Harrison, M.; Chappell, P. E.; Halabi, S.; Danysz, M.; Mararo, E. M.; Magiera, L.; Hermann, C.; Deery, M. J.; Lilley, K. S.; Wallny, H.-J.; Avila, D. W.; Mwangi, W.; Nair, V.; Lea, S. M.; Ternette, N.; Kaufman, J.

In chickens and humans, classical class I molecules of the major histocompatibility complex (MHC) can have a hierarchy of correlated properties, including cell surface expression and peptide repertoire. Chicken BF2 alleles that are less well-expressed on the cell surface and bind a very wide range of peptides are expressed by MHC haplotypes that confer protection from a variety of economically-important infectious diseases, while certain human HLA-B alleles that are well-expressed and bind a narrow range of peptides lead to slow progression from HIV infection to AIDS. Understanding the impact of these promiscuous generalists and fastidious specialists is of considerable interest.
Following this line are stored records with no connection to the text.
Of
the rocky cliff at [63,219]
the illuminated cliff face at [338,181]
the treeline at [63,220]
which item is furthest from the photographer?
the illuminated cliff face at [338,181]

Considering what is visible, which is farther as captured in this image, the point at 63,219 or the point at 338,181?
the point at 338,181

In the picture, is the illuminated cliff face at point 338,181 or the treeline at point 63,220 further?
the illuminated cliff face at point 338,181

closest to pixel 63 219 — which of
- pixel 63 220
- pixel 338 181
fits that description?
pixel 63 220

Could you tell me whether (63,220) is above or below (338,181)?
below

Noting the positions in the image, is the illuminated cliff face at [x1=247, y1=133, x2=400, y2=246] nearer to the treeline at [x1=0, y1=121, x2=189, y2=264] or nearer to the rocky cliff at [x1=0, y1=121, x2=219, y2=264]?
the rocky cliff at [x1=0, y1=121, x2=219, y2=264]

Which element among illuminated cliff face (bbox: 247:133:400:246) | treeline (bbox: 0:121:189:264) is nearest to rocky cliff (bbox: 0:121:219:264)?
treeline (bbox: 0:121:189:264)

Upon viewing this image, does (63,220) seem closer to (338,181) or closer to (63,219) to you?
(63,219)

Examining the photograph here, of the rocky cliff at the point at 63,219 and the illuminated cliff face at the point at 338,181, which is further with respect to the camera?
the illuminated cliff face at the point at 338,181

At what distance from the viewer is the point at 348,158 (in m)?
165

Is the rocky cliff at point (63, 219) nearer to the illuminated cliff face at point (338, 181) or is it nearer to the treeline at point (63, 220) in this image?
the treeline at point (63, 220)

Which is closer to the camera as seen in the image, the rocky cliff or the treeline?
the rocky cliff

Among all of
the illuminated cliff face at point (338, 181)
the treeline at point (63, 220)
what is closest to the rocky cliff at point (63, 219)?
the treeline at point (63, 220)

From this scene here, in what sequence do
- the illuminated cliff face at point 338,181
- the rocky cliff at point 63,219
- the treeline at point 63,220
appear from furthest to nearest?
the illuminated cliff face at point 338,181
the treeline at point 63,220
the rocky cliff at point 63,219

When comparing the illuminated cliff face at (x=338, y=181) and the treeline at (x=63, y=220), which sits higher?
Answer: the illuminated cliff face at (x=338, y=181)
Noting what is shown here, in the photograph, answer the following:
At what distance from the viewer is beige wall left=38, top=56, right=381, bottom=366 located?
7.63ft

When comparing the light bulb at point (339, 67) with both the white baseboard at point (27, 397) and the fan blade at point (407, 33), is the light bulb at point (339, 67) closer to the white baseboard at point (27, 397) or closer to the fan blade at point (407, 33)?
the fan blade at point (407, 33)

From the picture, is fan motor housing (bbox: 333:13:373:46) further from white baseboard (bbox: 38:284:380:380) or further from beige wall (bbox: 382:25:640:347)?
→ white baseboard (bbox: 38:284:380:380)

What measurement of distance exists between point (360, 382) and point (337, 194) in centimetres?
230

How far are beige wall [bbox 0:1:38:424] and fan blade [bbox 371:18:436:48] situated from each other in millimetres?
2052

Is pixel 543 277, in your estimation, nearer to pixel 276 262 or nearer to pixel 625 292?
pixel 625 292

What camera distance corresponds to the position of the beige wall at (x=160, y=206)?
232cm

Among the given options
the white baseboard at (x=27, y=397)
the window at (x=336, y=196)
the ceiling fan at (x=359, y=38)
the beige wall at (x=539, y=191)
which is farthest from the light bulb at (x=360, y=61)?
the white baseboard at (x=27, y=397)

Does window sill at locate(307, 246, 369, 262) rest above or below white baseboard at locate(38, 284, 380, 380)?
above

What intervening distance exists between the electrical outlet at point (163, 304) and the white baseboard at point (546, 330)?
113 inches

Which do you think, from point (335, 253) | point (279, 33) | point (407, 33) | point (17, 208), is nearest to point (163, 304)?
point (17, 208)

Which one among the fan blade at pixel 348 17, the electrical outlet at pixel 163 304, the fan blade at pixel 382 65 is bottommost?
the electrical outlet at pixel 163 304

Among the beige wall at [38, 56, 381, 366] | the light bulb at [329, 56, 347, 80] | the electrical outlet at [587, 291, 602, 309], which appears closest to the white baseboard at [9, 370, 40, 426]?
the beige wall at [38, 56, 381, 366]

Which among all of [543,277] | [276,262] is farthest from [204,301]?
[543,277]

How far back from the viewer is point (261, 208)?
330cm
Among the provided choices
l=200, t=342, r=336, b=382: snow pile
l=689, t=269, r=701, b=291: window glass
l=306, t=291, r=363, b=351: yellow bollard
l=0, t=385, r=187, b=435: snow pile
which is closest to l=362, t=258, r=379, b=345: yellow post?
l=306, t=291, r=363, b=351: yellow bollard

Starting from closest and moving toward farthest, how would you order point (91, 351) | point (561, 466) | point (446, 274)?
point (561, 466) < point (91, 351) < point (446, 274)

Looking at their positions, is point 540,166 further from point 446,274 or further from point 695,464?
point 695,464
The promiscuous BF2 molecule from the chicken B21 haplotype, BF2*21:01, binds a wide range of peptides by remodelling the peptide-binding site, allowing co-variation of the anchor residues at peptide positions P2 and Pc-2, and binding of an anchor residue at Pc. By using in vitro refolding assays with peptides and peptide libraries, determining thermostability and crystal structures, and analysing a chicken B21 cell line by immunopeptidomics, we found that BF2*21:01 will accommodate many possible combinations at P2 and Pc-2, as well as several hydrophobic amino acids at Pc. However, marked preferences for particular peptide lengths, particular amino acids at the three anchor residues, combinations of amino acids at P2 and Pc-2, and amino acids at P3 and Pc-3 affecting stability lead to high frequencies of major peptides while still allowing the possibility of presenting a wide peptide repertoire. These simplifying principles may eventually allow predictions of pathogen peptides with stable binding for this iconic promiscuous class I molecule, as well as providing the data for more sophisticated peptide prediction methods.